1  Large institutions' CRA performance is typically evaluated under the lending, investment and service tests. Examiners consider large institutions' qualified investments under the investment test. See 12 C.F.R. §§ 25.23(a), 228.23(a), 345.23(a), and 563e.23(a). In a small institution examination, examiners may adjust an institution's evaluation under the small institution performance criteria, if appropriate, based on lending-related qualified investments. See 12 C.F.R. §§ 25.26(a)(1), 228.26(a)(1), 345.26(a)(1), and 563e.26(a)(1). See also Community Reinvestment Act; Interagency Questions and Answers Regarding Community Reinvestment (hereinafter "Qs and As"), 61 Fed. Reg. 54,647, 54,658 (Oct. 21, 1996) (Q and A 1 addressing § __.26(a) (consideration of small institutions' lending-related activities)). Qualified investments may also be considered to determine if a small institution merits an outstanding CRA rating. See 12 C.F.R. pt. 25 app. A(d)(2), pt. 228 app. A(d)(2), pt. 345 app. A(d)(2), and pt. 563e app. A(d)(2). See also Q and A 5 addressing § __.26(a), 61 Fed. Reg. at 54,659. The community development test, which is appropriate for wholesale and limited purpose institutions, evaluates, inter alia, the number and amount of qualified investments. See 12 C.F.R. §§ 25.25(c)(1), 228.25(c)(1), 345.25(c)(1), and 563e.25(c)(1). And, finally, institutions evaluated on the basis of a strategic p plan must include in their plan how they intend to meet the credit needs of their assessment area(s). They may meet credit needs through lending, investment, and/or services, as appropriate. See 12 C.F.R. §§ 25.27(f)(1), 228.27(f)(1), 345.27(f)(1), and 563e.27(f)(1)

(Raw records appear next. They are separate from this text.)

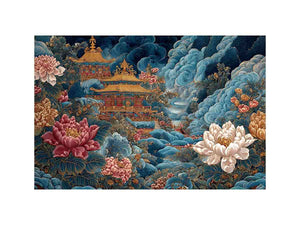 Ornate Asian temple canvas art with blue clouds and peony flowers for luxury decor.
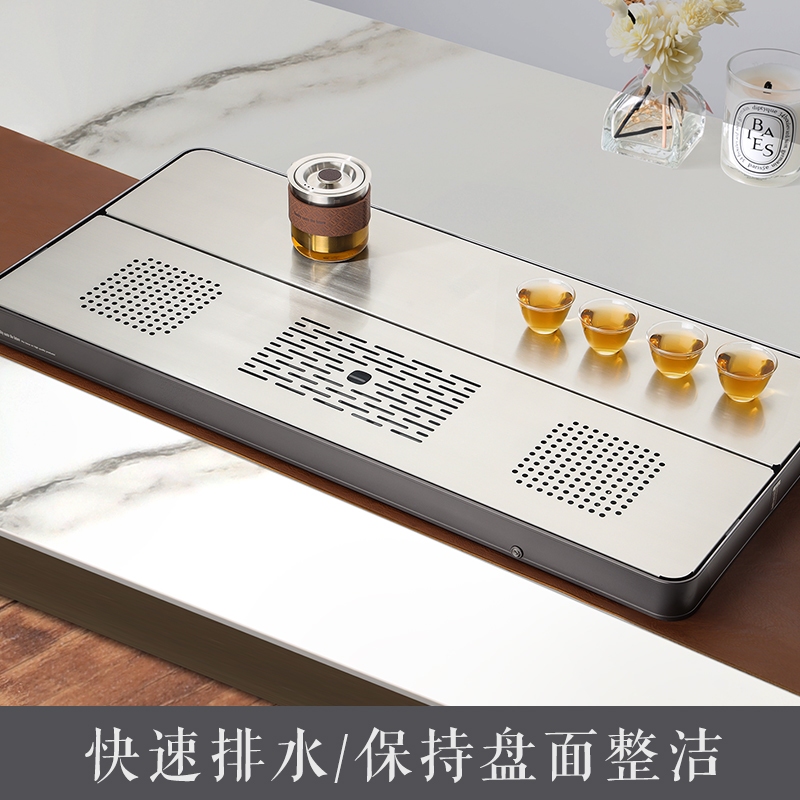 高端不锈钢过滤排水茶盘干湿两用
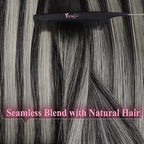 YoungSee Invisible Tape in Hair Extensions Real Human Hair Ombre Black Tape-in Remy Hair Extensions Blend Of Black and Silver Tape on Ombre Hair Extension for Long Straight Hair 24 Inch 50g 20pcs
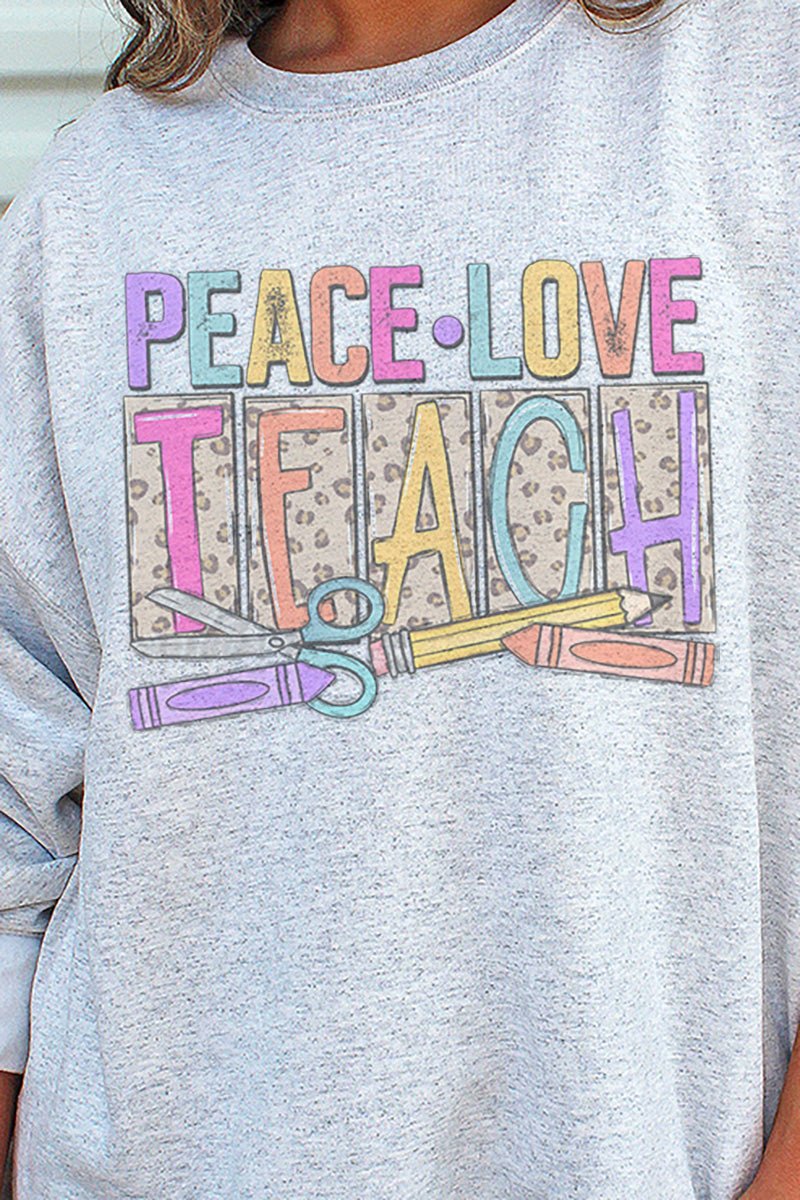 Leopard Peace Love Teach Unisex NuBlend Crew Sweatshirt - Wholesale Accessory Market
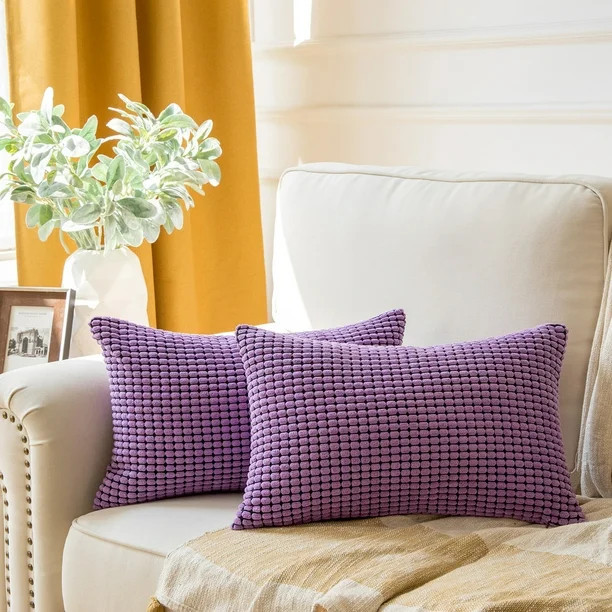 Phantoscope Soft Corduroy Corn Striped Velvet Series Decorative Throw Pillow, 12" x 20", Purple, ... | Walmart (US)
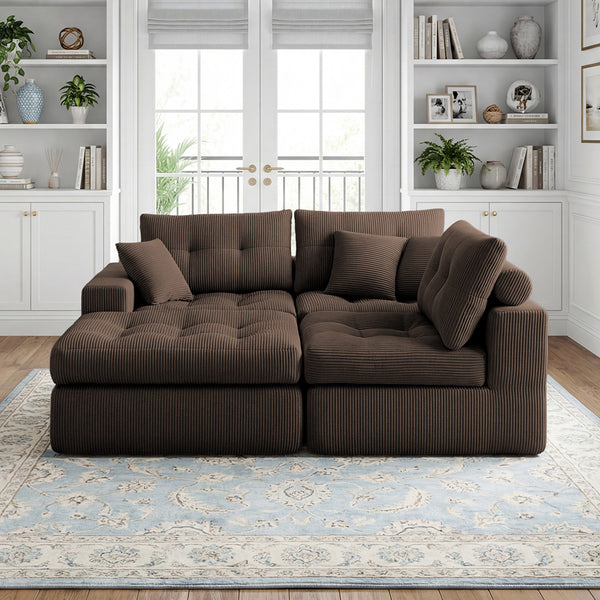 English Elm Corduroy L-shaped Sectional Sleeper Sofa No Assembly Needed for Apartments W5532S00030
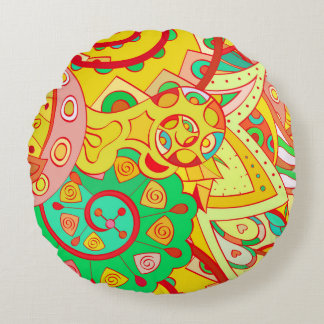 Spårlöst mönster. Mehndi-design. Etniskt kol Rund Kudde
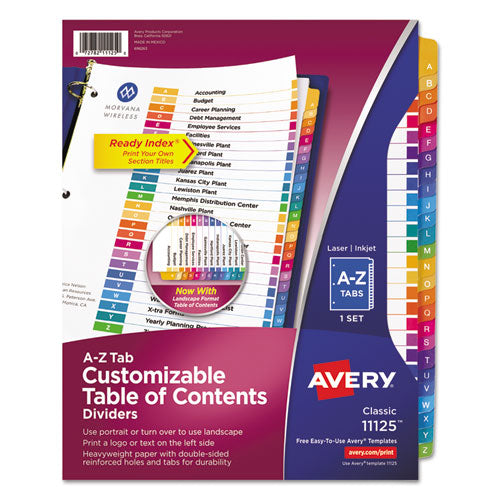 Image of Avery® Customizable TOC Ready Index Multicolor Tab Dividers, 26-Tab, A to Z, 11 x 8.5, White, Traditional Color Tabs, 1 Set
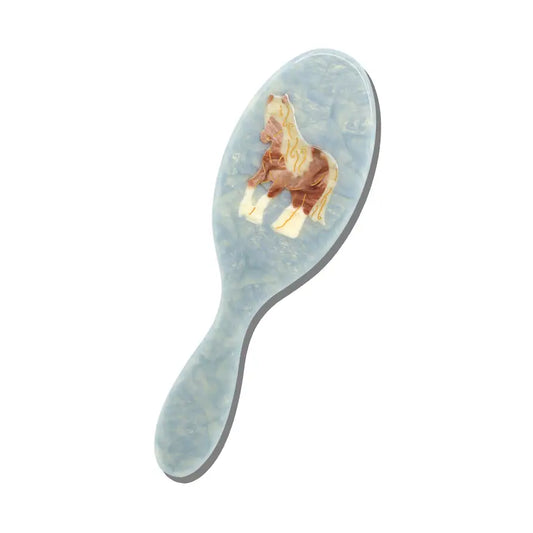 HAND PAINTED HORSE AMAZING DAY BRUSH- BLUE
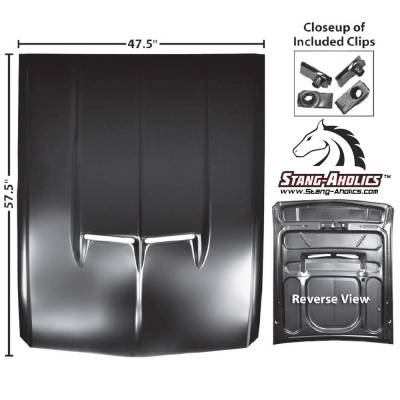 Stang-Aholics 67 - 68 Mustang Steel Hood with 67 Shelby Style Functional Hood Scoop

2  See 12 C.F.R. §§ 25.23(a), 25.25(e)(1), 25.26(a), 25.27(f)(1)(i), 228.23(a), 228.25(e)(1), 228.26(a), 228.27(f)(1)(i), 345.23(a), 345.25(e)(1), 345.26(a), 345.27(f)(1)(i), 563e.23(a), 563e.25(e)(1), 563e.26(a), and 563e.27(f)(1)(i). See also Q and A 2 addressing § __.26(b), 61 Fed. Reg. at 54,659-60 (consideration of a small institution's qualified investments in a statewide or regional area that includes the institution's assessment area(s)). In the case of wholesale and limited purpose institutions, examiners will give positive consideration to qualified investments nationwide if the institution has adequately addressed the needs of its assessment area(s). See 12 C.F.R. §§ 25.25(e)(2), 228.25(e)(2), 345.25(e)(2), 563e.25(e)(2).

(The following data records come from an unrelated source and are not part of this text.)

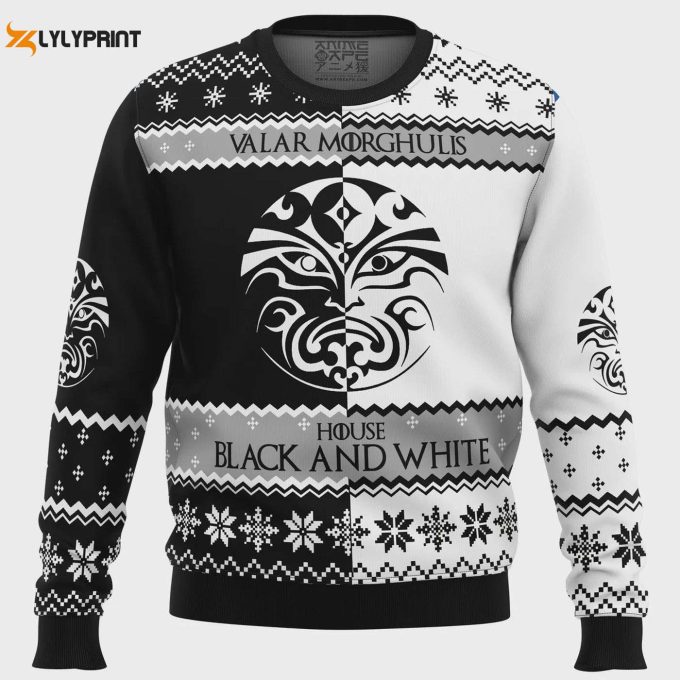 Game Of Thrones House Black And White Ugly Christmas Sweater – Festive Holiday Apparel For Fans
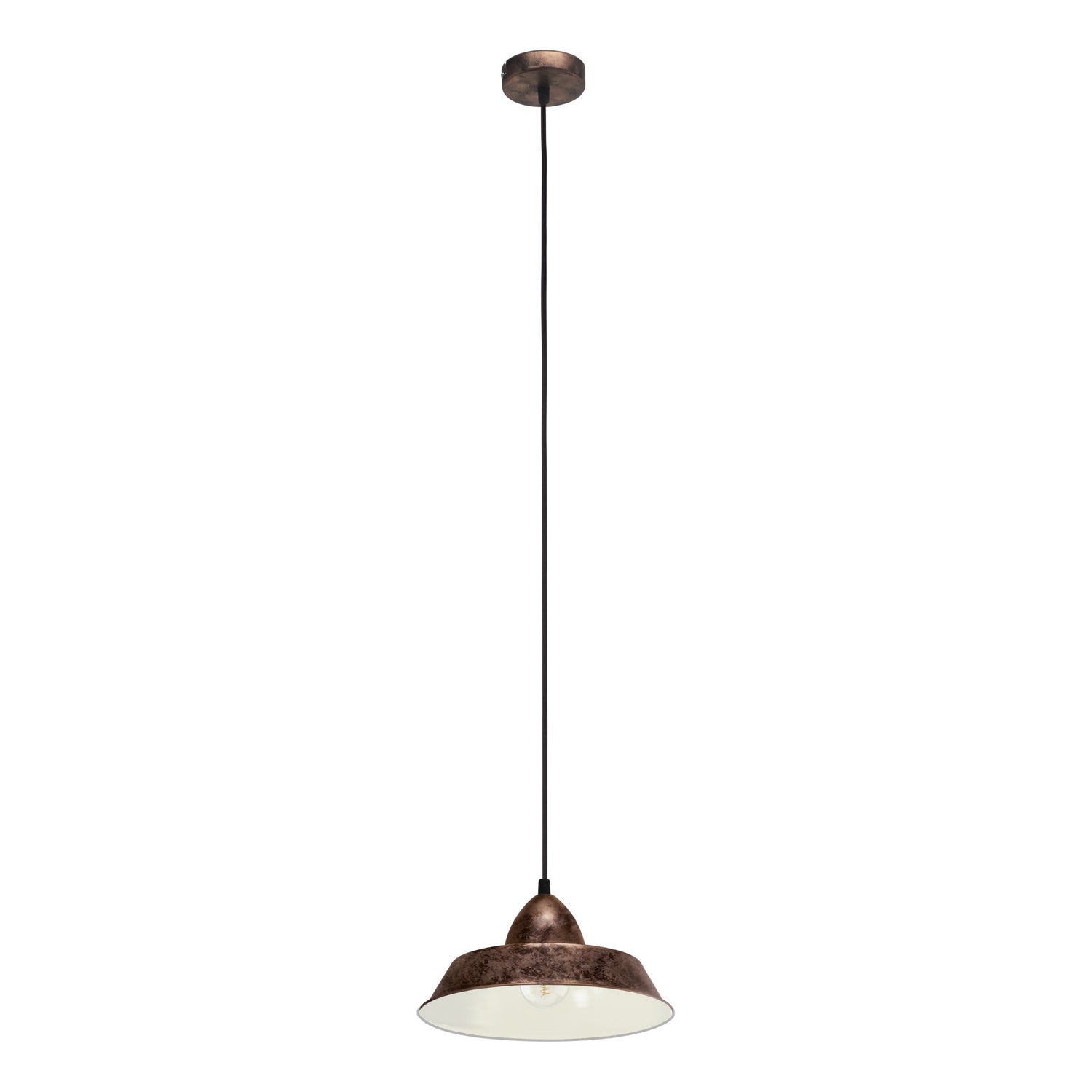 EGLO Vintage Auckland - Hanglamp - 1 Lichts - Ø260mm. - Koperkleurig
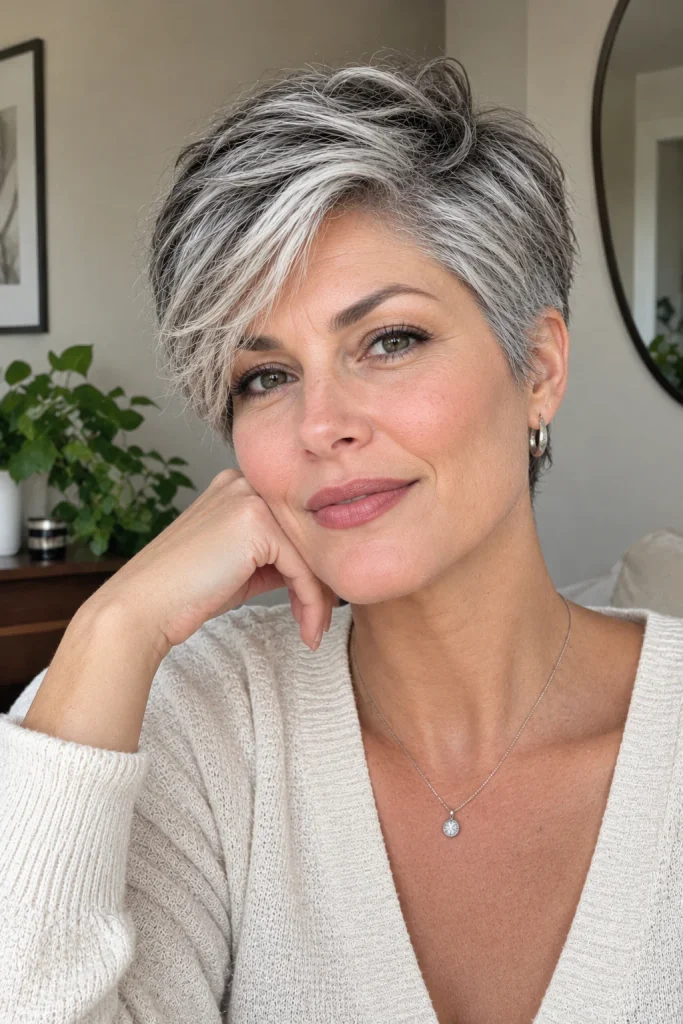 Silver or Gray Feminine Pixie hair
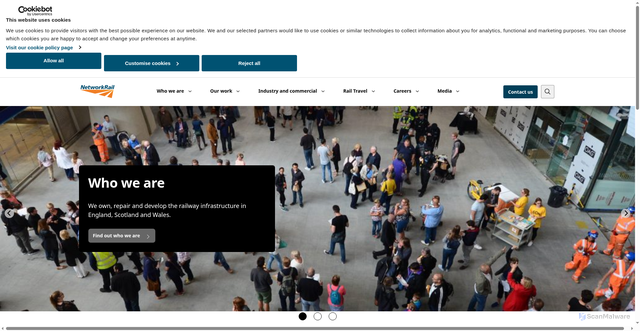 Security scan screenshot of https://www.networkrail.co.uk/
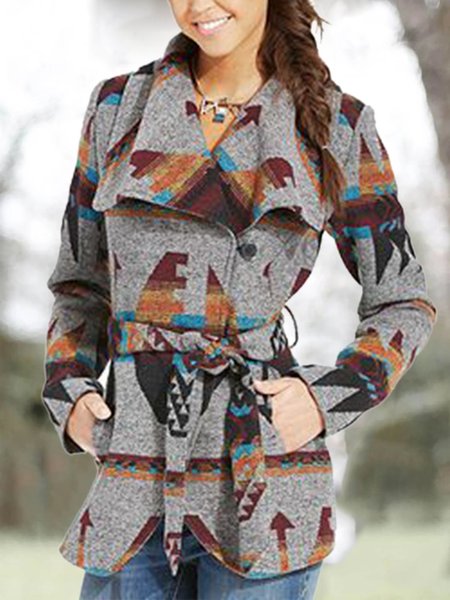 

Geometric Long Sleeve Casual Fleece Coat, Gray, Trench Coats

3  12 C.F.R. §§ 25.12(s), 228.12(s), 345.12(s) and 563e.12(r). This letter assumes, without deciding, that the financial institutions' contributions to the Program would be lawful.

4   12 C.F.R. §§ 25.12(h)(3), 228.12(h)(3), 345.12(h)(3), and 563e.12(g)(3).

5  See Q and A 5 addressing §§.12(s) and 563e.12(r), 61 Fed. Reg. at 54,653.

6  As explained supra in note 2, in the case of wholesale and limited purpose institutions, examiners will give positive consideration to qualified investments nationwide if the institution has adequately addressed the needs of its assessment area(s).